ISLAMABAD: While clearing a 29 paisa per unit reduction in monthly fuel cost adjustment (FCA) for ex-Wapda distribution companies (Discos), the National Electric Power Regulatory Authority (Nepra) on Tuesday said it was not taken into confidence over the closure of a terminal of Liquefied Natural Gas (LNG).
Presiding over a public hearing on a tariff petition of Central Power Purchasing Agency (CPPA) on behalf of Discos, Nepra chairman Tauseef H. Farooqi said the regulator was not taken into confidence regarding shutting down of LNG terminal and the use of alternative expensive fuel for power generation during the dry docking of Engro Floating Storage Re-Gasified Unit (FSRU).
The CPPA had requested the regulator to allow a refund of about 12 paisa per unit overcharged to consumers in the month of May 2021 under FCA mechanism. However, the Nepra officials pointed out that against the actual fuel charge component of Rs5.6734 per unit, the reference fuel charge component was Rs5.9322 per unit, a difference of 26 paisa.
Nepra clears 29 paisa per unit reduction for ex-Wapda Discos; says it was not informed about LNG terminal closure
Likewise, another deviation from Economic Merit Order was pointed out that caused an extra burden of Rs354.29 million or about 3paisa per unit. As such, Nepra worked out about 29 paisa per unit reduction involving a total financial impact of about Rs3.6bn.
However, only about Rs1.8bn would practically be refunded to consumers for the fact that this reduction is not allowed to consumers using less than 300 units and agriculture consumers on the premise that they enjoyed subsidized rates. The lower fuel cost would be adjusted in consumer bills in the upcoming billing month of July.

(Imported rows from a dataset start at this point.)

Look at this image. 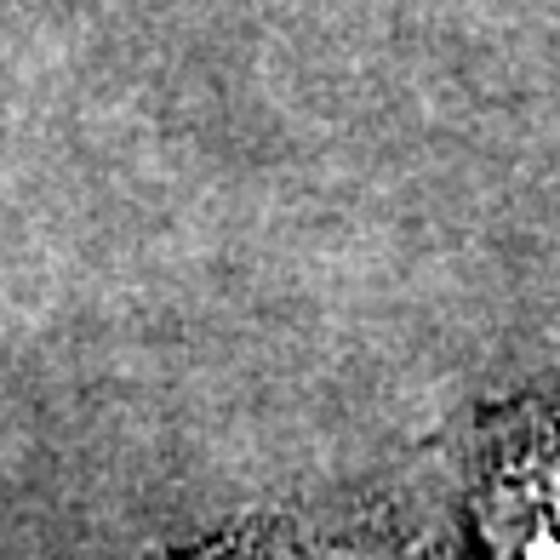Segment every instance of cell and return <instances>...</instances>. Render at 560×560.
<instances>
[{
  "mask_svg": "<svg viewBox=\"0 0 560 560\" xmlns=\"http://www.w3.org/2000/svg\"><path fill=\"white\" fill-rule=\"evenodd\" d=\"M464 526L475 560H560V395L487 412L469 452Z\"/></svg>",
  "mask_w": 560,
  "mask_h": 560,
  "instance_id": "1",
  "label": "cell"
},
{
  "mask_svg": "<svg viewBox=\"0 0 560 560\" xmlns=\"http://www.w3.org/2000/svg\"><path fill=\"white\" fill-rule=\"evenodd\" d=\"M195 560H343V555L338 544L292 532V526H252V532H235V538L200 549Z\"/></svg>",
  "mask_w": 560,
  "mask_h": 560,
  "instance_id": "2",
  "label": "cell"
}]
</instances>
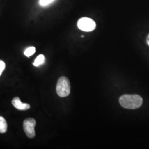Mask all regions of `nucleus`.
<instances>
[{
	"label": "nucleus",
	"instance_id": "obj_1",
	"mask_svg": "<svg viewBox=\"0 0 149 149\" xmlns=\"http://www.w3.org/2000/svg\"><path fill=\"white\" fill-rule=\"evenodd\" d=\"M119 102L124 108L135 109L142 106L143 100L142 97L138 95H124L120 97Z\"/></svg>",
	"mask_w": 149,
	"mask_h": 149
},
{
	"label": "nucleus",
	"instance_id": "obj_2",
	"mask_svg": "<svg viewBox=\"0 0 149 149\" xmlns=\"http://www.w3.org/2000/svg\"><path fill=\"white\" fill-rule=\"evenodd\" d=\"M71 86L69 79L62 76L58 81L56 85V92L61 97H65L69 96L70 93Z\"/></svg>",
	"mask_w": 149,
	"mask_h": 149
},
{
	"label": "nucleus",
	"instance_id": "obj_3",
	"mask_svg": "<svg viewBox=\"0 0 149 149\" xmlns=\"http://www.w3.org/2000/svg\"><path fill=\"white\" fill-rule=\"evenodd\" d=\"M77 27L81 31L86 32H92L96 29V24L95 22L90 18L83 17L79 20Z\"/></svg>",
	"mask_w": 149,
	"mask_h": 149
},
{
	"label": "nucleus",
	"instance_id": "obj_4",
	"mask_svg": "<svg viewBox=\"0 0 149 149\" xmlns=\"http://www.w3.org/2000/svg\"><path fill=\"white\" fill-rule=\"evenodd\" d=\"M36 121L33 118H27L23 122V129L27 136L29 138H34L36 136L35 126Z\"/></svg>",
	"mask_w": 149,
	"mask_h": 149
},
{
	"label": "nucleus",
	"instance_id": "obj_5",
	"mask_svg": "<svg viewBox=\"0 0 149 149\" xmlns=\"http://www.w3.org/2000/svg\"><path fill=\"white\" fill-rule=\"evenodd\" d=\"M12 103L16 108L21 111H26L31 108V106L29 104L22 103L19 97L14 98L12 101Z\"/></svg>",
	"mask_w": 149,
	"mask_h": 149
},
{
	"label": "nucleus",
	"instance_id": "obj_6",
	"mask_svg": "<svg viewBox=\"0 0 149 149\" xmlns=\"http://www.w3.org/2000/svg\"><path fill=\"white\" fill-rule=\"evenodd\" d=\"M7 129V123L5 119L0 116V133H5Z\"/></svg>",
	"mask_w": 149,
	"mask_h": 149
},
{
	"label": "nucleus",
	"instance_id": "obj_7",
	"mask_svg": "<svg viewBox=\"0 0 149 149\" xmlns=\"http://www.w3.org/2000/svg\"><path fill=\"white\" fill-rule=\"evenodd\" d=\"M45 56L43 55V54H40L39 56H38L33 64L34 66L38 67V66L44 64V63H45Z\"/></svg>",
	"mask_w": 149,
	"mask_h": 149
},
{
	"label": "nucleus",
	"instance_id": "obj_8",
	"mask_svg": "<svg viewBox=\"0 0 149 149\" xmlns=\"http://www.w3.org/2000/svg\"><path fill=\"white\" fill-rule=\"evenodd\" d=\"M36 52V48L34 47H29L26 49L24 51V55L27 57H30L31 56L33 55Z\"/></svg>",
	"mask_w": 149,
	"mask_h": 149
},
{
	"label": "nucleus",
	"instance_id": "obj_9",
	"mask_svg": "<svg viewBox=\"0 0 149 149\" xmlns=\"http://www.w3.org/2000/svg\"><path fill=\"white\" fill-rule=\"evenodd\" d=\"M55 0H39V4L42 6L45 7L53 2Z\"/></svg>",
	"mask_w": 149,
	"mask_h": 149
},
{
	"label": "nucleus",
	"instance_id": "obj_10",
	"mask_svg": "<svg viewBox=\"0 0 149 149\" xmlns=\"http://www.w3.org/2000/svg\"><path fill=\"white\" fill-rule=\"evenodd\" d=\"M5 69V63L2 60H0V76L2 74L3 71Z\"/></svg>",
	"mask_w": 149,
	"mask_h": 149
},
{
	"label": "nucleus",
	"instance_id": "obj_11",
	"mask_svg": "<svg viewBox=\"0 0 149 149\" xmlns=\"http://www.w3.org/2000/svg\"><path fill=\"white\" fill-rule=\"evenodd\" d=\"M146 42H147V44H148V45L149 46V36H148V37H147V39H146Z\"/></svg>",
	"mask_w": 149,
	"mask_h": 149
}]
</instances>
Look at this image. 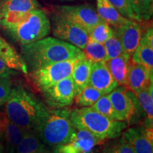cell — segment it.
Instances as JSON below:
<instances>
[{
    "mask_svg": "<svg viewBox=\"0 0 153 153\" xmlns=\"http://www.w3.org/2000/svg\"><path fill=\"white\" fill-rule=\"evenodd\" d=\"M21 55L28 72L60 61L85 56L82 50L57 38L45 37L22 45Z\"/></svg>",
    "mask_w": 153,
    "mask_h": 153,
    "instance_id": "obj_1",
    "label": "cell"
},
{
    "mask_svg": "<svg viewBox=\"0 0 153 153\" xmlns=\"http://www.w3.org/2000/svg\"><path fill=\"white\" fill-rule=\"evenodd\" d=\"M4 112L11 122L26 130H36L48 108L32 92L21 86L11 89Z\"/></svg>",
    "mask_w": 153,
    "mask_h": 153,
    "instance_id": "obj_2",
    "label": "cell"
},
{
    "mask_svg": "<svg viewBox=\"0 0 153 153\" xmlns=\"http://www.w3.org/2000/svg\"><path fill=\"white\" fill-rule=\"evenodd\" d=\"M1 24L7 33L21 45L33 43L46 37L51 32V22L45 11L38 9Z\"/></svg>",
    "mask_w": 153,
    "mask_h": 153,
    "instance_id": "obj_3",
    "label": "cell"
},
{
    "mask_svg": "<svg viewBox=\"0 0 153 153\" xmlns=\"http://www.w3.org/2000/svg\"><path fill=\"white\" fill-rule=\"evenodd\" d=\"M70 120L76 129L90 132L102 142L120 137L127 127L124 121L108 118L91 106L70 111Z\"/></svg>",
    "mask_w": 153,
    "mask_h": 153,
    "instance_id": "obj_4",
    "label": "cell"
},
{
    "mask_svg": "<svg viewBox=\"0 0 153 153\" xmlns=\"http://www.w3.org/2000/svg\"><path fill=\"white\" fill-rule=\"evenodd\" d=\"M35 131L44 144L55 147L69 142L76 129L70 120V111L57 108L49 109Z\"/></svg>",
    "mask_w": 153,
    "mask_h": 153,
    "instance_id": "obj_5",
    "label": "cell"
},
{
    "mask_svg": "<svg viewBox=\"0 0 153 153\" xmlns=\"http://www.w3.org/2000/svg\"><path fill=\"white\" fill-rule=\"evenodd\" d=\"M81 57L57 62L30 72V81L41 92L65 78L71 76L74 66Z\"/></svg>",
    "mask_w": 153,
    "mask_h": 153,
    "instance_id": "obj_6",
    "label": "cell"
},
{
    "mask_svg": "<svg viewBox=\"0 0 153 153\" xmlns=\"http://www.w3.org/2000/svg\"><path fill=\"white\" fill-rule=\"evenodd\" d=\"M53 33L58 39L83 50L89 40V33L79 25L57 14L53 18Z\"/></svg>",
    "mask_w": 153,
    "mask_h": 153,
    "instance_id": "obj_7",
    "label": "cell"
},
{
    "mask_svg": "<svg viewBox=\"0 0 153 153\" xmlns=\"http://www.w3.org/2000/svg\"><path fill=\"white\" fill-rule=\"evenodd\" d=\"M41 93L46 104L55 109L72 105L76 97L75 87L71 76L60 80Z\"/></svg>",
    "mask_w": 153,
    "mask_h": 153,
    "instance_id": "obj_8",
    "label": "cell"
},
{
    "mask_svg": "<svg viewBox=\"0 0 153 153\" xmlns=\"http://www.w3.org/2000/svg\"><path fill=\"white\" fill-rule=\"evenodd\" d=\"M57 14L62 15L79 25L81 27L90 33L92 28L102 22L97 12L90 6H61L58 8Z\"/></svg>",
    "mask_w": 153,
    "mask_h": 153,
    "instance_id": "obj_9",
    "label": "cell"
},
{
    "mask_svg": "<svg viewBox=\"0 0 153 153\" xmlns=\"http://www.w3.org/2000/svg\"><path fill=\"white\" fill-rule=\"evenodd\" d=\"M120 121H130L137 112V100L125 87L116 88L107 94Z\"/></svg>",
    "mask_w": 153,
    "mask_h": 153,
    "instance_id": "obj_10",
    "label": "cell"
},
{
    "mask_svg": "<svg viewBox=\"0 0 153 153\" xmlns=\"http://www.w3.org/2000/svg\"><path fill=\"white\" fill-rule=\"evenodd\" d=\"M102 143L90 132L79 129L69 142L55 146V153H91Z\"/></svg>",
    "mask_w": 153,
    "mask_h": 153,
    "instance_id": "obj_11",
    "label": "cell"
},
{
    "mask_svg": "<svg viewBox=\"0 0 153 153\" xmlns=\"http://www.w3.org/2000/svg\"><path fill=\"white\" fill-rule=\"evenodd\" d=\"M115 33L119 38L123 53L132 56L137 49L143 36V28L136 21L128 19L126 22L115 28Z\"/></svg>",
    "mask_w": 153,
    "mask_h": 153,
    "instance_id": "obj_12",
    "label": "cell"
},
{
    "mask_svg": "<svg viewBox=\"0 0 153 153\" xmlns=\"http://www.w3.org/2000/svg\"><path fill=\"white\" fill-rule=\"evenodd\" d=\"M88 85L94 87L103 95L108 94L119 86L113 78L105 62L92 63Z\"/></svg>",
    "mask_w": 153,
    "mask_h": 153,
    "instance_id": "obj_13",
    "label": "cell"
},
{
    "mask_svg": "<svg viewBox=\"0 0 153 153\" xmlns=\"http://www.w3.org/2000/svg\"><path fill=\"white\" fill-rule=\"evenodd\" d=\"M152 128H130L123 131L125 137L135 153H153Z\"/></svg>",
    "mask_w": 153,
    "mask_h": 153,
    "instance_id": "obj_14",
    "label": "cell"
},
{
    "mask_svg": "<svg viewBox=\"0 0 153 153\" xmlns=\"http://www.w3.org/2000/svg\"><path fill=\"white\" fill-rule=\"evenodd\" d=\"M152 76V74L144 66L133 62L131 60L126 86L131 92L136 95L153 82Z\"/></svg>",
    "mask_w": 153,
    "mask_h": 153,
    "instance_id": "obj_15",
    "label": "cell"
},
{
    "mask_svg": "<svg viewBox=\"0 0 153 153\" xmlns=\"http://www.w3.org/2000/svg\"><path fill=\"white\" fill-rule=\"evenodd\" d=\"M40 9L36 0H3L1 16L4 21H12L21 15Z\"/></svg>",
    "mask_w": 153,
    "mask_h": 153,
    "instance_id": "obj_16",
    "label": "cell"
},
{
    "mask_svg": "<svg viewBox=\"0 0 153 153\" xmlns=\"http://www.w3.org/2000/svg\"><path fill=\"white\" fill-rule=\"evenodd\" d=\"M105 62L113 78L118 85L126 86L131 57L123 53L120 56L107 60Z\"/></svg>",
    "mask_w": 153,
    "mask_h": 153,
    "instance_id": "obj_17",
    "label": "cell"
},
{
    "mask_svg": "<svg viewBox=\"0 0 153 153\" xmlns=\"http://www.w3.org/2000/svg\"><path fill=\"white\" fill-rule=\"evenodd\" d=\"M0 60L3 61L9 69L22 72L27 74V67L25 64L22 55L16 52V50L0 37Z\"/></svg>",
    "mask_w": 153,
    "mask_h": 153,
    "instance_id": "obj_18",
    "label": "cell"
},
{
    "mask_svg": "<svg viewBox=\"0 0 153 153\" xmlns=\"http://www.w3.org/2000/svg\"><path fill=\"white\" fill-rule=\"evenodd\" d=\"M97 14L104 22L118 28L128 21L120 14L108 0H97Z\"/></svg>",
    "mask_w": 153,
    "mask_h": 153,
    "instance_id": "obj_19",
    "label": "cell"
},
{
    "mask_svg": "<svg viewBox=\"0 0 153 153\" xmlns=\"http://www.w3.org/2000/svg\"><path fill=\"white\" fill-rule=\"evenodd\" d=\"M92 63L93 62L85 57L80 59L74 66L71 77L75 87L76 96L88 85Z\"/></svg>",
    "mask_w": 153,
    "mask_h": 153,
    "instance_id": "obj_20",
    "label": "cell"
},
{
    "mask_svg": "<svg viewBox=\"0 0 153 153\" xmlns=\"http://www.w3.org/2000/svg\"><path fill=\"white\" fill-rule=\"evenodd\" d=\"M16 153H50L35 130H28L17 146Z\"/></svg>",
    "mask_w": 153,
    "mask_h": 153,
    "instance_id": "obj_21",
    "label": "cell"
},
{
    "mask_svg": "<svg viewBox=\"0 0 153 153\" xmlns=\"http://www.w3.org/2000/svg\"><path fill=\"white\" fill-rule=\"evenodd\" d=\"M133 62L144 66L150 73L153 72V47L141 41L131 56Z\"/></svg>",
    "mask_w": 153,
    "mask_h": 153,
    "instance_id": "obj_22",
    "label": "cell"
},
{
    "mask_svg": "<svg viewBox=\"0 0 153 153\" xmlns=\"http://www.w3.org/2000/svg\"><path fill=\"white\" fill-rule=\"evenodd\" d=\"M27 131L9 120L4 133L7 142V153H16L17 146Z\"/></svg>",
    "mask_w": 153,
    "mask_h": 153,
    "instance_id": "obj_23",
    "label": "cell"
},
{
    "mask_svg": "<svg viewBox=\"0 0 153 153\" xmlns=\"http://www.w3.org/2000/svg\"><path fill=\"white\" fill-rule=\"evenodd\" d=\"M82 51L86 58L93 62H106L107 60V55L104 44L92 41L89 38Z\"/></svg>",
    "mask_w": 153,
    "mask_h": 153,
    "instance_id": "obj_24",
    "label": "cell"
},
{
    "mask_svg": "<svg viewBox=\"0 0 153 153\" xmlns=\"http://www.w3.org/2000/svg\"><path fill=\"white\" fill-rule=\"evenodd\" d=\"M138 22L150 20L153 14V0H128Z\"/></svg>",
    "mask_w": 153,
    "mask_h": 153,
    "instance_id": "obj_25",
    "label": "cell"
},
{
    "mask_svg": "<svg viewBox=\"0 0 153 153\" xmlns=\"http://www.w3.org/2000/svg\"><path fill=\"white\" fill-rule=\"evenodd\" d=\"M152 82H151L148 87L137 94L136 97L139 101L140 105L146 113L148 116L149 124L152 126V118H153V90H152Z\"/></svg>",
    "mask_w": 153,
    "mask_h": 153,
    "instance_id": "obj_26",
    "label": "cell"
},
{
    "mask_svg": "<svg viewBox=\"0 0 153 153\" xmlns=\"http://www.w3.org/2000/svg\"><path fill=\"white\" fill-rule=\"evenodd\" d=\"M103 94L91 86L87 85L75 97L76 104L82 107L93 106Z\"/></svg>",
    "mask_w": 153,
    "mask_h": 153,
    "instance_id": "obj_27",
    "label": "cell"
},
{
    "mask_svg": "<svg viewBox=\"0 0 153 153\" xmlns=\"http://www.w3.org/2000/svg\"><path fill=\"white\" fill-rule=\"evenodd\" d=\"M114 30L104 21L96 25L89 33V39L104 44L107 39L114 35Z\"/></svg>",
    "mask_w": 153,
    "mask_h": 153,
    "instance_id": "obj_28",
    "label": "cell"
},
{
    "mask_svg": "<svg viewBox=\"0 0 153 153\" xmlns=\"http://www.w3.org/2000/svg\"><path fill=\"white\" fill-rule=\"evenodd\" d=\"M102 153H135L123 135L112 139L104 145Z\"/></svg>",
    "mask_w": 153,
    "mask_h": 153,
    "instance_id": "obj_29",
    "label": "cell"
},
{
    "mask_svg": "<svg viewBox=\"0 0 153 153\" xmlns=\"http://www.w3.org/2000/svg\"><path fill=\"white\" fill-rule=\"evenodd\" d=\"M91 107L94 108L96 111L104 115L108 118H111L112 120H119L117 114L115 111L111 102L108 99L107 94L103 95L102 97H101L98 100L96 101L95 104Z\"/></svg>",
    "mask_w": 153,
    "mask_h": 153,
    "instance_id": "obj_30",
    "label": "cell"
},
{
    "mask_svg": "<svg viewBox=\"0 0 153 153\" xmlns=\"http://www.w3.org/2000/svg\"><path fill=\"white\" fill-rule=\"evenodd\" d=\"M104 45L106 50L107 60L118 57L124 53L119 38L116 36L115 31L114 35L105 41Z\"/></svg>",
    "mask_w": 153,
    "mask_h": 153,
    "instance_id": "obj_31",
    "label": "cell"
},
{
    "mask_svg": "<svg viewBox=\"0 0 153 153\" xmlns=\"http://www.w3.org/2000/svg\"><path fill=\"white\" fill-rule=\"evenodd\" d=\"M108 1L123 17L130 20L138 22L137 16L132 10L128 0H108Z\"/></svg>",
    "mask_w": 153,
    "mask_h": 153,
    "instance_id": "obj_32",
    "label": "cell"
},
{
    "mask_svg": "<svg viewBox=\"0 0 153 153\" xmlns=\"http://www.w3.org/2000/svg\"><path fill=\"white\" fill-rule=\"evenodd\" d=\"M9 76L0 75V106L7 101L11 90V83Z\"/></svg>",
    "mask_w": 153,
    "mask_h": 153,
    "instance_id": "obj_33",
    "label": "cell"
},
{
    "mask_svg": "<svg viewBox=\"0 0 153 153\" xmlns=\"http://www.w3.org/2000/svg\"><path fill=\"white\" fill-rule=\"evenodd\" d=\"M9 121V120L7 118L5 112L0 111V139L4 135L6 128H7Z\"/></svg>",
    "mask_w": 153,
    "mask_h": 153,
    "instance_id": "obj_34",
    "label": "cell"
},
{
    "mask_svg": "<svg viewBox=\"0 0 153 153\" xmlns=\"http://www.w3.org/2000/svg\"><path fill=\"white\" fill-rule=\"evenodd\" d=\"M141 41H144L151 47H153V30L152 28H149L145 32V33L141 38Z\"/></svg>",
    "mask_w": 153,
    "mask_h": 153,
    "instance_id": "obj_35",
    "label": "cell"
},
{
    "mask_svg": "<svg viewBox=\"0 0 153 153\" xmlns=\"http://www.w3.org/2000/svg\"><path fill=\"white\" fill-rule=\"evenodd\" d=\"M15 72L13 70L9 69L8 67L5 65V63L0 60V75L9 76L10 77L11 74H14Z\"/></svg>",
    "mask_w": 153,
    "mask_h": 153,
    "instance_id": "obj_36",
    "label": "cell"
},
{
    "mask_svg": "<svg viewBox=\"0 0 153 153\" xmlns=\"http://www.w3.org/2000/svg\"><path fill=\"white\" fill-rule=\"evenodd\" d=\"M0 153H4V150L3 145L0 143Z\"/></svg>",
    "mask_w": 153,
    "mask_h": 153,
    "instance_id": "obj_37",
    "label": "cell"
},
{
    "mask_svg": "<svg viewBox=\"0 0 153 153\" xmlns=\"http://www.w3.org/2000/svg\"><path fill=\"white\" fill-rule=\"evenodd\" d=\"M1 19H2V16H1V14H0V23H1Z\"/></svg>",
    "mask_w": 153,
    "mask_h": 153,
    "instance_id": "obj_38",
    "label": "cell"
},
{
    "mask_svg": "<svg viewBox=\"0 0 153 153\" xmlns=\"http://www.w3.org/2000/svg\"><path fill=\"white\" fill-rule=\"evenodd\" d=\"M63 1H73V0H63Z\"/></svg>",
    "mask_w": 153,
    "mask_h": 153,
    "instance_id": "obj_39",
    "label": "cell"
}]
</instances>
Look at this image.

These rates would not be applicable to K-Electric consumers.
During hearing, the Nepra officials said the power companies operated inefficient power plants in May and reported gas supplies of just 600mmcfd instead of 800mmcfd for power generation and hence the higher cost caused by the use of inefficient power plants and system weaknesses should not be transferred to power consumers.
The Nepra chief expressed displeasure over repeated faults in transmission system and wondered if the National Transmission and Dispatch Company (NTDC) top brass was sleeping when the government was installing power plants. “Why the NTDC didn’t bring the upgrade of transmission system into government’s notice when they were installing new power plants”? he questioned.
The public hearing was informed that total energy generation from all sources in May was recorded at 13,009 gigawatt hour (Gwh) at a total cost of Rs74bn at an average rate of Rs5.7 per unit. Of this, about 12,678Gwh were delivered to Discos at Rs73.6bn at an average rate of Rs5.8 per unit.
The data showed that hydropower generation contributed 26.6pc of overall energy mix in May. The share of coal generation stood at 20pc, while the share of RLNG-based power generation to national grid stood at 22pc and that of local gas at 11pc. Similarly, the generation from furnace oil-based plants stood at about 6pc when compared to 2.62pc in April, while the share of nuclear power remained generally unchanged at 10.2pc. The share of wind power and baggase stood at 3pc. There was no fuel cost on hydroelectricity while coal-based fuel cost stood at Rs7.8 per unit. Nuclear energy fuel cost stood at slightly over Rs1.14 per unit while power produced from local gas stood at Rs7.85 per unit. The cost of RLNG-based plants was worked out at Rs10 per unit.
Electricity imported from Iran had a cost of Rs11 per unit and its total share in power supply was just 0.36pc. The most expensive generation came at Rs14.34 per unit from furnace oil-based plants and a minor production from diesel at the rate of Rs22 per unit.